Fwiw, I was curious in my daily wish-i-didnt-bother-unblocking glance at HN if this could affect Tailscale as my understanding is the wireguard client is implemented in user space in Go?
Wireguard is a UDP protocol and thus not affected by TCP_NODELAY.
It gets a little fuzzy with things like DERP because the Wireguard UDP packets are encapsulated in a TCP connection, but the underlying implementation should be making reasonably sized writes, so I don’t expect that to be a problem.

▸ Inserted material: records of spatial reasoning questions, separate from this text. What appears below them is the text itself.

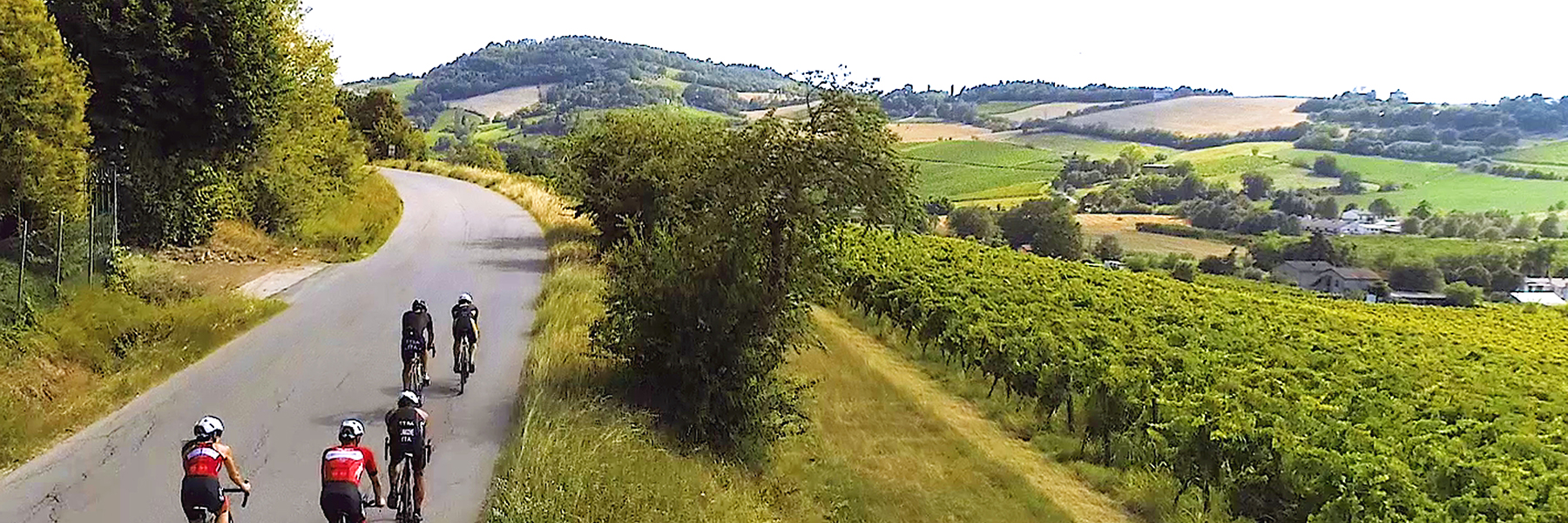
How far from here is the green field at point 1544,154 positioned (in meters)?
87.2

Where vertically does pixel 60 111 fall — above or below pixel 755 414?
above

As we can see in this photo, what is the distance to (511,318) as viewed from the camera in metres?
19.6

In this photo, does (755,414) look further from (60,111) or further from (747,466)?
(60,111)

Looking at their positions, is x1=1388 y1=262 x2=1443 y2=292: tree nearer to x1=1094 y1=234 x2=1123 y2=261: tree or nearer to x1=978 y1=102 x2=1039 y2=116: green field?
x1=1094 y1=234 x2=1123 y2=261: tree

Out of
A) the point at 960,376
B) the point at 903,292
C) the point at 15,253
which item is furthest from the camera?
the point at 903,292

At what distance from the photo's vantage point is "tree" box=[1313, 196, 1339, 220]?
7431cm

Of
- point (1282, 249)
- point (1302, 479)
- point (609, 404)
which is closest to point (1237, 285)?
point (1282, 249)

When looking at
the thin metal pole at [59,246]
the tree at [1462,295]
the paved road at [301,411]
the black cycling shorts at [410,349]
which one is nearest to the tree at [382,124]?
the paved road at [301,411]

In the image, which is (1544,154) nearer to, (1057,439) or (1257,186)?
(1257,186)

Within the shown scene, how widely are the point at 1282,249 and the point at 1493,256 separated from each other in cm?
1006

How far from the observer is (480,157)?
7400cm

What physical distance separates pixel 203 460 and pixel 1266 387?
16593 millimetres

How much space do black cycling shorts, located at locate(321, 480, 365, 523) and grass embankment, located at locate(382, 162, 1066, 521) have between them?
62.4 inches

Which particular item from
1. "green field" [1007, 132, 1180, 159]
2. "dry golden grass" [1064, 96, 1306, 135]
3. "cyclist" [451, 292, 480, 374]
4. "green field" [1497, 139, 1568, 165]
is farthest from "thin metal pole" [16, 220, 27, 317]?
"dry golden grass" [1064, 96, 1306, 135]
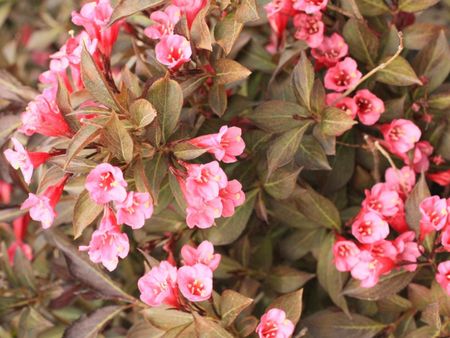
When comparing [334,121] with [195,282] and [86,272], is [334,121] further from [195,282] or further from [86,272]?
[86,272]

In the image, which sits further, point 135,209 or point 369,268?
point 369,268

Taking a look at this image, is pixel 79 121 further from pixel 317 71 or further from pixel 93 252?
pixel 317 71

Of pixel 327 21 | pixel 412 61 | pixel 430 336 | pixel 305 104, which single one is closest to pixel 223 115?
pixel 305 104

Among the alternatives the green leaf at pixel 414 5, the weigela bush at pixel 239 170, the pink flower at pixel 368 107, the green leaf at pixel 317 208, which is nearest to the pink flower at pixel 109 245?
the weigela bush at pixel 239 170

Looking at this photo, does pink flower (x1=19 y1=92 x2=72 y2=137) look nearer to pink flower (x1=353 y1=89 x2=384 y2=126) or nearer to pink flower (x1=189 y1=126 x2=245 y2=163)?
pink flower (x1=189 y1=126 x2=245 y2=163)

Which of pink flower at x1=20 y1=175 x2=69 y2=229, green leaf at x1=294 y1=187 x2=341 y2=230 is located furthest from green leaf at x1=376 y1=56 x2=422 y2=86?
pink flower at x1=20 y1=175 x2=69 y2=229

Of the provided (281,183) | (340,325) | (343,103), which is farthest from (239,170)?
(340,325)
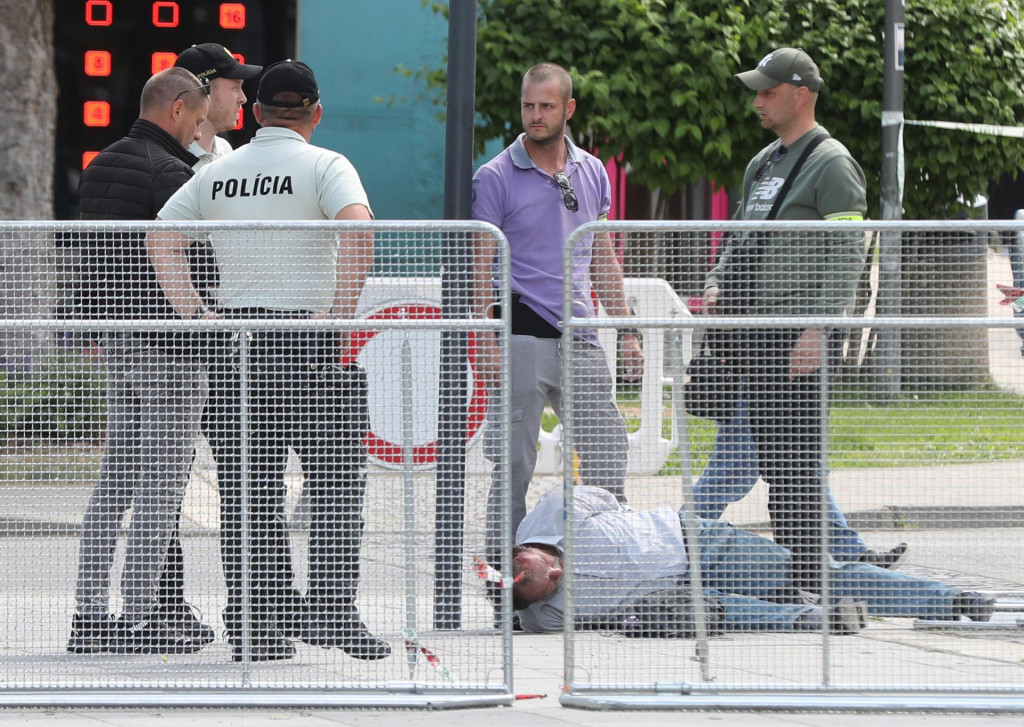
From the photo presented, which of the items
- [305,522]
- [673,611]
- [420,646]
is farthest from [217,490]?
[673,611]

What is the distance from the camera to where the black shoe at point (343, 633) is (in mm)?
4648

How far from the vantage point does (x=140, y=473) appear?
477cm

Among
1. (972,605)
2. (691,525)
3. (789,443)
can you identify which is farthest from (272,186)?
(972,605)

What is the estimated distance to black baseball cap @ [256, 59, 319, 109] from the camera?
5234 millimetres

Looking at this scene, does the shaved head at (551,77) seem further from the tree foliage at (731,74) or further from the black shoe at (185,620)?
the tree foliage at (731,74)

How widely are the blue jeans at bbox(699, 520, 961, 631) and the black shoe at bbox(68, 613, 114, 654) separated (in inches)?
71.1

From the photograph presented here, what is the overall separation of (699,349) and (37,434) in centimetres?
197

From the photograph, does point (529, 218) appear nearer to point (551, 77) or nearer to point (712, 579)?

Overall, that article is revealing an application problem. TCP_NODELAY is a heuristic in the kernel that deals with the tendency for applications where performance isn’t critical to be written in a way that is simple but inefficient – making a bunch of small writes that the kernel can batch together if it adds some extra latency. Go chose the lower latency mode but in turn that adds the expectation that applications will be more careful about how often they transmit data to the kernel. Fewer large writes through the kernel is significantly more efficient than a bunch of small writes (because each write is a system call, each of which takes a meaningful amount of time and system resources), so that is the better approach anyway. I’d imagine that most Go applications are using the built in HTTP client and/or server for most of their network needs, and that already handles the buffering in a reasonable way.
In any case, if Tailscale does have any instances of this class of problem in an area that is performance sensitive, it will quickly become apparent to the people working on performance optimization, and will be fixed. If it is occurring in an area that is not performance sensitive, it is unlikely to be much of a problem in practice, so it may not be discovered for a while. That seems OK.